TO DO → When the line containing "class: Mammalia" appears in the listing below, set it down along with each later line through the end, exactly as written, and nothing before it.

+++ DATA SUPPLIED

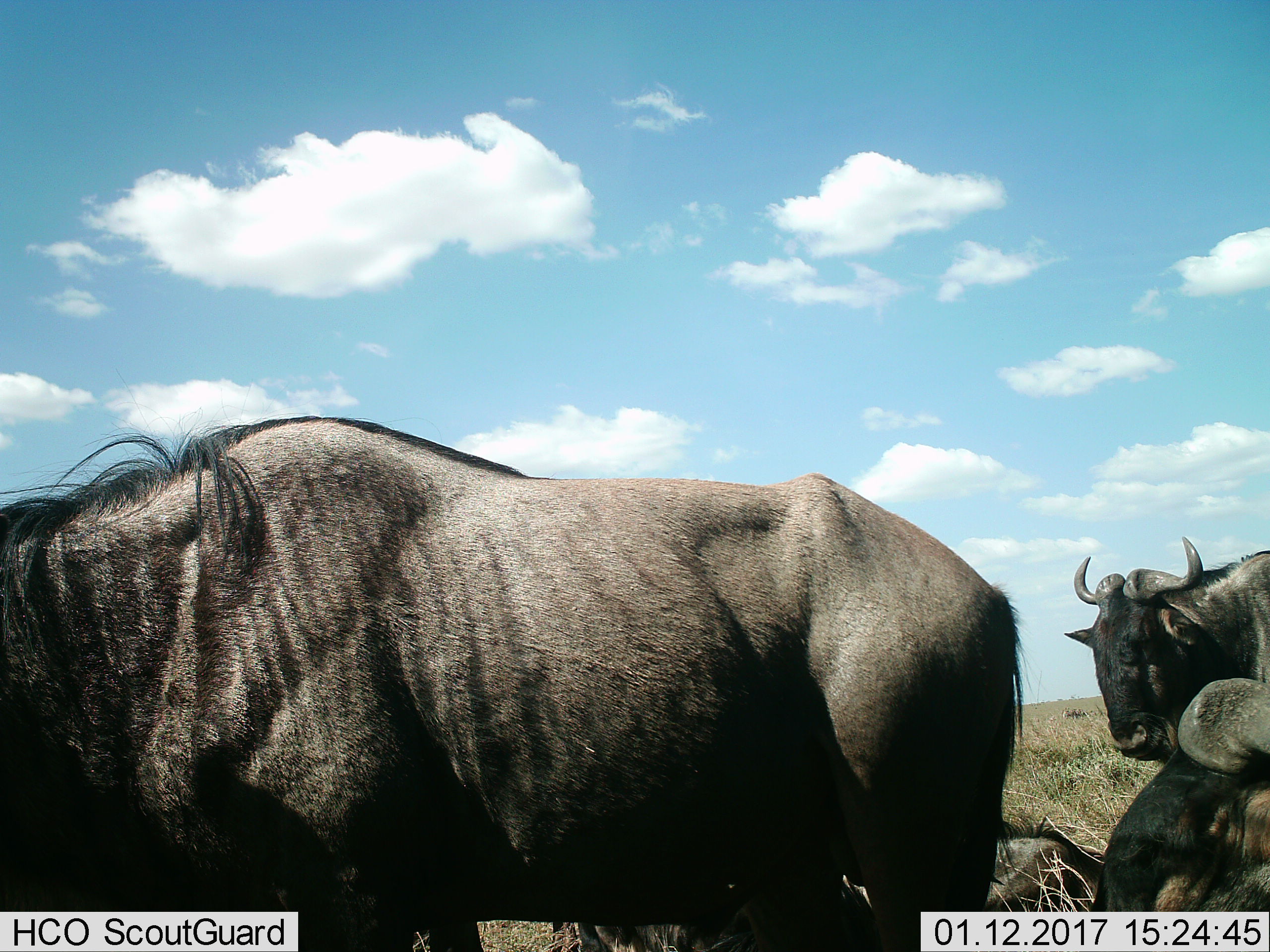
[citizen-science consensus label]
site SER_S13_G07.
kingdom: Animalia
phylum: Chordata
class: Mammalia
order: Artiodactyla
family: Bovidae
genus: Connochaetes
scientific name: Connochaetes taurinus taurinus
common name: blue wildebeest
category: wildebeestblue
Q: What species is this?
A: Wildebeestblue (blue wildebeest) (Connochaetes taurinus taurinus).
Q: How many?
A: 4.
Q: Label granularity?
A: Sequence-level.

++++++

SOLUTION TO THIS PROBLEM →
class: Mammalia
order: Artiodactyla
family: Bovidae
genus: Connochaetes
scientific name: Connochaetes taurinus taurinus
common name: blue wildebeest
category: wildebeestblue
Q: What species is this?
A: Wildebeestblue (blue wildebeest) (Connochaetes taurinus taurinus).
Q: How many?
A: 4.
Q: Label granularity?
A: Sequence-level.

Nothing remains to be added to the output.